-- begin TEXT TO READ --
# Slim Shady M-GSD -NJ



## icycleit (Jan 10, 2010)

http://photocache.petfinder.com/fotos/NJ44/NJ44.15562662-1-x.jpg

Slim Shady is a six year old Shepherd. He and his companion Ferrel were released for adoption when their owner suddenly passed away. Both of these fine dogs were well loved house dogs. They are house broken, good with cats and good with other dog


----------



## Sashmom (Jun 5, 2002)

That is so sad i hope he gets a good home!


----------



## ShepherdMania (Jun 17, 2008)




----------



## pamela berger (Jun 19, 2008)

Look like a mix to anyone?


----------



## dd (Jun 10, 2003)

Is there a PF page for this boy?


----------



## JennSolo (Nov 11, 2009)

any info on location


----------



## JennSolo (Nov 11, 2009)

this looks like the dog park in Hamilton N.J.? [email protected]


----------



## icycleit (Jan 10, 2010)

Cumberland County SPCA
1244 N. Delsea Drive
Vineland, NJ 08360
Mailing Address
Phone: 856-691-1500
Fax: 856-691-2703


----------



## dd (Jun 10, 2003)

bump


----------



## dd (Jun 10, 2003)

bump


----------



## icycleit (Jan 10, 2010)

There is a new picture posted, please someone check this guy out! He really looks confused, imagine loosing your master to death and being turned over to a shelter.... just another reason WE all need to make plans for our four legged friends too!!!


----------
-- end TEXT TO READ --
GOALS:
• 1. List every distinct username that posted in the forum thread about Slim Shady, with each name given once.
• 2. Answer these questions from the forum thread about Slim Shady:
(a) How old is Slim Shady?
(b) In what town is the Cumberland County SPCA located?
(c) Why were Slim Shady and Ferrel released for adoption?
-- begin DATA PROVIDED --
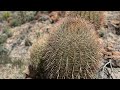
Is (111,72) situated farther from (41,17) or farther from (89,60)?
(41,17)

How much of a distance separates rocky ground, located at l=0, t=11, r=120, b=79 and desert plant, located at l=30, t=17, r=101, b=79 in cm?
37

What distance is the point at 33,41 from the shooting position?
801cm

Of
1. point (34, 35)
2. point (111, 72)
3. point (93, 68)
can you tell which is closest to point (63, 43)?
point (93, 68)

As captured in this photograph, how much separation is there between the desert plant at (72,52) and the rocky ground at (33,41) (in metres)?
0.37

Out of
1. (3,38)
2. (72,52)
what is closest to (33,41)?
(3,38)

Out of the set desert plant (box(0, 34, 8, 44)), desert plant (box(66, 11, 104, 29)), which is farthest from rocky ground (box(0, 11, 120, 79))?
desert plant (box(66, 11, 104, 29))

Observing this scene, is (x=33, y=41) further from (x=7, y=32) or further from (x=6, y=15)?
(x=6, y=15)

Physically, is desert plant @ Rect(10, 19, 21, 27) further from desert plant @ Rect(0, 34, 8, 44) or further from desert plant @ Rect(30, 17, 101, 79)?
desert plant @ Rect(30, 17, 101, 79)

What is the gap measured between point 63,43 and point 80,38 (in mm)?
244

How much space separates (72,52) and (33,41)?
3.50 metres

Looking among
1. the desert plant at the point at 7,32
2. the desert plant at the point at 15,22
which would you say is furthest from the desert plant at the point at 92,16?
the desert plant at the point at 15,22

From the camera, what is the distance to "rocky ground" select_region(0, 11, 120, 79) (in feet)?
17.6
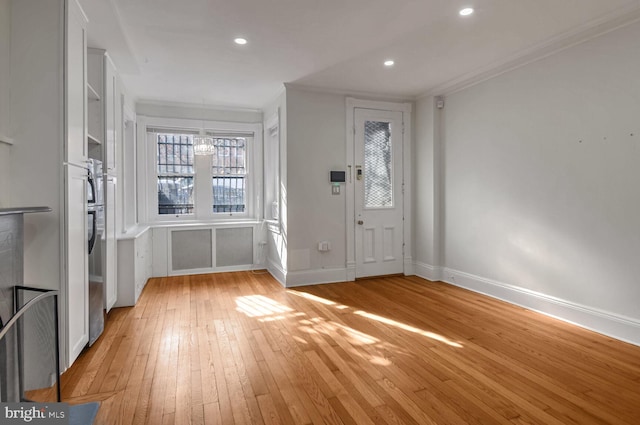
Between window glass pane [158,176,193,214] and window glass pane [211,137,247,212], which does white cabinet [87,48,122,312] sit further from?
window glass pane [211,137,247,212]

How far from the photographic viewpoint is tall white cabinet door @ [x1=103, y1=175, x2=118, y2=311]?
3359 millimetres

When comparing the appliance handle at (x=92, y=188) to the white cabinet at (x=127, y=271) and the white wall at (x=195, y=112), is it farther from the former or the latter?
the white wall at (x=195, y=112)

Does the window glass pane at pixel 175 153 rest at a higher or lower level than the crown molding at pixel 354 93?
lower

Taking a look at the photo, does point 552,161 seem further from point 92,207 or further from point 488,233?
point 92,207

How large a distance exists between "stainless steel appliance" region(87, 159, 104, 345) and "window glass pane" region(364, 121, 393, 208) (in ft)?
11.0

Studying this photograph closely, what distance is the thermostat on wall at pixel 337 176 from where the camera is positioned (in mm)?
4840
-- end DATA PROVIDED --
-- begin DATA PROVIDED --
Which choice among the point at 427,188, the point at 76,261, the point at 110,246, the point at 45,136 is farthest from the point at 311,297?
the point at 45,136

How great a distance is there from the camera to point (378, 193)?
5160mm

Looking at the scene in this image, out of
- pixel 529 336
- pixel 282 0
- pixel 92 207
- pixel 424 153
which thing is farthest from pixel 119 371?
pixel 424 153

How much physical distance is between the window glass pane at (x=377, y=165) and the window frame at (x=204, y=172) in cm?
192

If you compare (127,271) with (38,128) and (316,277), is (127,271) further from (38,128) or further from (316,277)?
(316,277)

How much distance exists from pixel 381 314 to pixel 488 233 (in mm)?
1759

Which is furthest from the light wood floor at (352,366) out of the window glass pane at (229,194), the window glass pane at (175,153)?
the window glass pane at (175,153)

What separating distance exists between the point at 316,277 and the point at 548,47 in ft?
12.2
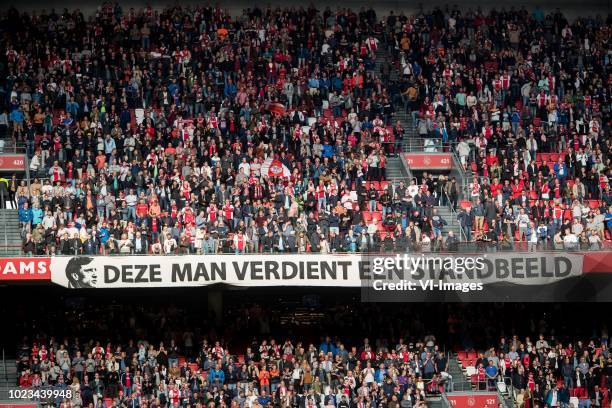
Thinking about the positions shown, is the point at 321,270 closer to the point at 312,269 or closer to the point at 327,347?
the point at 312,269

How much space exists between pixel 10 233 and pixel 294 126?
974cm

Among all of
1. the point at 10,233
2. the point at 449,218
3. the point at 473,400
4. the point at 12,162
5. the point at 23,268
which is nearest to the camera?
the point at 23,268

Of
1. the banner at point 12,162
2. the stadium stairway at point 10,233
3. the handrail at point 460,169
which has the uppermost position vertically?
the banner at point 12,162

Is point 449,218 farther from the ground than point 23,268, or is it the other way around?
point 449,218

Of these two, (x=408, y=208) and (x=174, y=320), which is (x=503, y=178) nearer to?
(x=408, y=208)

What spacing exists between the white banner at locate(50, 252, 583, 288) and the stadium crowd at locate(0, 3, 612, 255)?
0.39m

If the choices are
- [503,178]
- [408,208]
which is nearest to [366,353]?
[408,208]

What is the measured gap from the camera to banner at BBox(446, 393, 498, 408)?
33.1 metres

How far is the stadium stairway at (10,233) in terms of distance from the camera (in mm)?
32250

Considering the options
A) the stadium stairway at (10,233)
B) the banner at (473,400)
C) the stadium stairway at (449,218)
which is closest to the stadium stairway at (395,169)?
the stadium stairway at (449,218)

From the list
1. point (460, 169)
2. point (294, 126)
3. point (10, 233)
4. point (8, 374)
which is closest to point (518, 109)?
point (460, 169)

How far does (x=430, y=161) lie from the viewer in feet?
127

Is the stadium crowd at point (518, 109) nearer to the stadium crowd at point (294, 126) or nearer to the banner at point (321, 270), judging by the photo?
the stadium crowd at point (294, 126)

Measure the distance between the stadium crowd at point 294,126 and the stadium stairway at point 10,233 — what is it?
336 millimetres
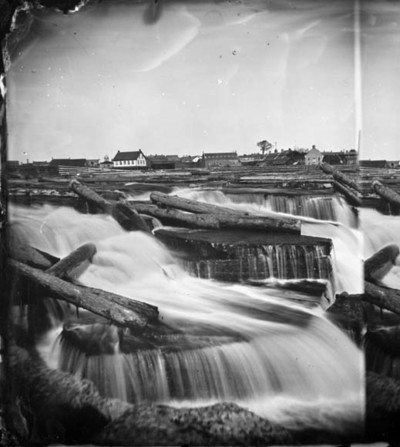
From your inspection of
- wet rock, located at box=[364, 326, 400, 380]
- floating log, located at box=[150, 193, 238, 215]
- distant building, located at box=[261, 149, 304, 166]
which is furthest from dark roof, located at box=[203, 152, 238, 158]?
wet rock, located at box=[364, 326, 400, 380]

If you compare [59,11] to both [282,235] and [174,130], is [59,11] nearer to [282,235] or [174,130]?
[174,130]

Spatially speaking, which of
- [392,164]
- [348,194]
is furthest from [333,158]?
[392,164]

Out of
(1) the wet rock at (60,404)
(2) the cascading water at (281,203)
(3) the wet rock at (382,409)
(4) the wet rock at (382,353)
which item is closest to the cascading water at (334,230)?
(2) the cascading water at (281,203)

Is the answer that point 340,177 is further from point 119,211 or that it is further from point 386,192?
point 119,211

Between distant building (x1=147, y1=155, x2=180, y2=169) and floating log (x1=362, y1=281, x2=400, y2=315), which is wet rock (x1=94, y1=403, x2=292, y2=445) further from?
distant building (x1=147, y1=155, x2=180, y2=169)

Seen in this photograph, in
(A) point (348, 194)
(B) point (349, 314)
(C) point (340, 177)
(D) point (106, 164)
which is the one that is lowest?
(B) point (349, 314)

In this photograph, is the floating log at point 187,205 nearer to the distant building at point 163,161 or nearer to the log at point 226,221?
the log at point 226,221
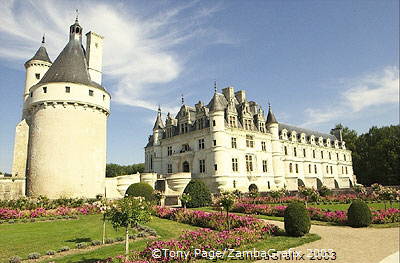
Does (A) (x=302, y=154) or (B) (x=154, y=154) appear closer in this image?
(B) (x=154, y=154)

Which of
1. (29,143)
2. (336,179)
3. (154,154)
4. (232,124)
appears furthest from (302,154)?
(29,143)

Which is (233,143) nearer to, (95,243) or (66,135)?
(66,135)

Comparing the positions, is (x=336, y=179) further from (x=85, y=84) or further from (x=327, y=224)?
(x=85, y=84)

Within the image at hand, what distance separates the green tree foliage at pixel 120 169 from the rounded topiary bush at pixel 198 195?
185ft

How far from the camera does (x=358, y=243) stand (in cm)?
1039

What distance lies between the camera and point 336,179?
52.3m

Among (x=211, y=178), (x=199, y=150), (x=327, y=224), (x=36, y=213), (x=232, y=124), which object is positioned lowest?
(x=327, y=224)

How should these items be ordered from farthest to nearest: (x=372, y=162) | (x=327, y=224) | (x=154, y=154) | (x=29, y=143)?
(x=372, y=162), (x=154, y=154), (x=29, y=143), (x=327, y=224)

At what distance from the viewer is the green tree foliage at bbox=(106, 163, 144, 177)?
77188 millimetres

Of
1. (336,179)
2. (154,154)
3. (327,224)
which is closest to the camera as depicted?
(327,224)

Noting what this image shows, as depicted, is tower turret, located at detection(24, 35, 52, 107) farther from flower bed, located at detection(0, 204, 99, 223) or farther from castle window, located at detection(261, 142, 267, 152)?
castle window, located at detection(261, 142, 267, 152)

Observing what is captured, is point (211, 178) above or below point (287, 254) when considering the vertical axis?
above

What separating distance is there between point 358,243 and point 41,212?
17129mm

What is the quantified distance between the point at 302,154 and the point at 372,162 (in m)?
-- end DATA PROVIDED --
ANSWERS TO THE EXERCISES:
• 1.
icycleit
Sashmom
ShepherdMania
pamela berger
dd
JennSolo

• 2.
(a) Six years old.
(b) Vineland, NJ.
(c) Their owner suddenly passed away.